Premier League: odliczanie zakończone. Rusza najlepsza liga świata

38 kolejek, wielcy piłkarze i trenerzy, walka w każdym meczu od pierwszej do ostatniej minuty. Rozgrywki angielskiej Premier League wracają. Liczymy na to, że w wielkim stylu.

2014-08-16, 11:41

Premier League: odliczanie zakończone. Rusza najlepsza liga świata
Wayne Rooney chce poprowadzić Manchester United do zwycięstwa nad Swansea w pierwszym meczu sezonu 2014/2015 w Premier League. Foto: PAP/EPA/PETER POWELL

W ostatnich tygodniach kibice śledzili transfery, spekulacje i plotki, budowali oczekiwania na nowy sezon.
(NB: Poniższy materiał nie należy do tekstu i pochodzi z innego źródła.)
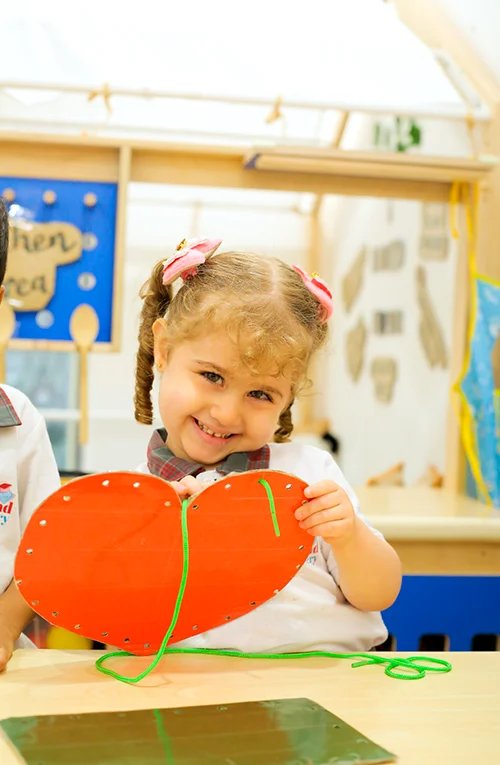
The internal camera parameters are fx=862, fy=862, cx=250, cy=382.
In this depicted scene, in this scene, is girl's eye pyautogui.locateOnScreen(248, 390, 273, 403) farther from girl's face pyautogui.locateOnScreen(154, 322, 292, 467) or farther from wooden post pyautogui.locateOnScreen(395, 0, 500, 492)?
wooden post pyautogui.locateOnScreen(395, 0, 500, 492)

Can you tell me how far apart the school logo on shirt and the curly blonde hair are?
0.26 m

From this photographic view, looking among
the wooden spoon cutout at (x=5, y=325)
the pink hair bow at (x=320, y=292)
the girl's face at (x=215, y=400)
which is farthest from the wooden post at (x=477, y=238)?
the girl's face at (x=215, y=400)

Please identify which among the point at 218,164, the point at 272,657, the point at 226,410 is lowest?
the point at 272,657

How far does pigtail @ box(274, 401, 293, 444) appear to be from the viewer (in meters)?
1.18

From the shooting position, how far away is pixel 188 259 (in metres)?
1.02

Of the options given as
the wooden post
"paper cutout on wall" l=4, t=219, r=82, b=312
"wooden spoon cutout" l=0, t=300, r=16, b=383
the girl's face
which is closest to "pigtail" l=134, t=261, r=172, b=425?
the girl's face

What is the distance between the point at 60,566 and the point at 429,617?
1.11 metres

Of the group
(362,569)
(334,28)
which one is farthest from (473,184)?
(362,569)

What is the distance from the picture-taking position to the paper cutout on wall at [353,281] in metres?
3.62

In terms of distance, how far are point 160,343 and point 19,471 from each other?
0.76ft

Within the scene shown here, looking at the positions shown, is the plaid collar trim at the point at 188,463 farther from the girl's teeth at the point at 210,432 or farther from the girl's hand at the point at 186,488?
the girl's hand at the point at 186,488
Sobota rozpocznie inauguracje na boisku, weryfikując szumne zapowiedzi i nadzieje.

"Obywatele" kontra "Czerwone Diabły", czyli walka w Manchesterze

Manchester City liczy na to, że uda mu się obronić mistrzowski tytuł. Drużyna bez wątpienia ma ku temu wszelkie predyspozycje, a w dodatku w trwającym okienku transferowym była w stanie jeszcze wzmocnić swój imponujący skład. Do klubu dołączyli Eliaquim Mangala i Fernando z Porto, kibice zobaczą także znanych z boisk Premier League Bacary’ego Sagnę i Franka Lamparda.

W składzie mistrza Anglii nie było rewolucji, bo ta nie jest potrzebna. Drużyna ma w składzie wielkich piłkarzy, takich jak Yaya Toure, Sergio Aguero, David Silva czy Vincent Kompany. Wymienianie wszystkich nie ma większego sensu, bo w tym momencie Manuel Pellegrini jest w stanie wystawić dwie jedenastki, które mogłyby z powodzeniem walczyć o najwyższe ligowe cele.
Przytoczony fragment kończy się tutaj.